:: EXCERPT PROVIDED ::
It wasn’t until I caught up with my now favorite podcast, The Conversation, that I figured it out.

Before I tell you what I figured out, let me give some mad props to Dan Benjamin for creating a show and then being that host. Not just that host, but that host, who gets his guests to really pull something deep out. Dan is killing it.

Anywho, back to the discussion about Jered’s sucking at writing a blog. Follow me on this one, it might be a while before it circles back to me writing and such. Got popcorn? Good.

I have been a huge fan of Merlin Mann Merlin Mann. At time Esther has joked with me that I have a “man crush” on him.

(Whatever, I mean… I only tell her about everything that I find insightful from him. Which, come to think of it, is a lot, but whatever.)

The year was 2004. I was fresh out of college, newly employed and way over my head. I had no clue how to do a J-O-B. I was a graphic designer, all latte sipping and deep thoughts about design. The meshing of the J-O-B and my artsy-fartsy side was about a smooth as my learning to drive a stick shift.

So, enter 43folders. What a brilliant site.

:: MATERIALS PROVIDED ::
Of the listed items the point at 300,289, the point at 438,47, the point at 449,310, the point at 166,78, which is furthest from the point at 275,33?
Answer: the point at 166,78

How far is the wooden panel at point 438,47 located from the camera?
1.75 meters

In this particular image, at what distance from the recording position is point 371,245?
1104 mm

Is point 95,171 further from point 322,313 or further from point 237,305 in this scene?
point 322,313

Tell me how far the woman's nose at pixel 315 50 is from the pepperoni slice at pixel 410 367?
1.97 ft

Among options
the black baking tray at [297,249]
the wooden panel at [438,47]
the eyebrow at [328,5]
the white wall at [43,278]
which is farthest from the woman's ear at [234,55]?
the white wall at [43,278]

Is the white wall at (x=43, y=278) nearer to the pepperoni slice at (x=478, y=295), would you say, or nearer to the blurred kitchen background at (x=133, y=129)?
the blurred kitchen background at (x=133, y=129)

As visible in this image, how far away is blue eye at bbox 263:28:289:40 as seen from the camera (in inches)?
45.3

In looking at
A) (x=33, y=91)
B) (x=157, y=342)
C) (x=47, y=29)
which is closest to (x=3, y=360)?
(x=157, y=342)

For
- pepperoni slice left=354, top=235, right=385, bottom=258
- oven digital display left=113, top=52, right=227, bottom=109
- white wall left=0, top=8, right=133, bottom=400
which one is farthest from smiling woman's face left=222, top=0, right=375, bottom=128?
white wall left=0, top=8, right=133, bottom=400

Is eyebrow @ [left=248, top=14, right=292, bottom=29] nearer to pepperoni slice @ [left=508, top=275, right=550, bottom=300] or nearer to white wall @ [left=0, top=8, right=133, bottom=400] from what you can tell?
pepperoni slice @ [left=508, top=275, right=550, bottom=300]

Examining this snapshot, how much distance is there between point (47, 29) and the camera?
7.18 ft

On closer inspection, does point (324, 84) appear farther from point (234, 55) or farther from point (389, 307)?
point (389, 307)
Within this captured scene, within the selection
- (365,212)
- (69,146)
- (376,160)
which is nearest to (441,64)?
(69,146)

:: WRITTEN TASKS ::
**A.** Answer these questions using the blog excerpt:
(i) What podcast does the writer name as a current favorite?
(ii) In what year was the writer fresh out of college?
(iii) What site does the writer call brilliant?
**B.** Please output the part of the rows that opens with the line containing "Within this captured" and continues to the end of the rows, both ends included, reproducing each line without change.
The blog excerpt and the rows come from separate sources.

:: EXERCISE SOLUTIONS ::
**A.**
(i) The Conversation
(ii) 2004
(iii) 43folders

**B.**
Within this captured scene, within the selection
- (365,212)
- (69,146)
- (376,160)
which is nearest to (441,64)?
(69,146)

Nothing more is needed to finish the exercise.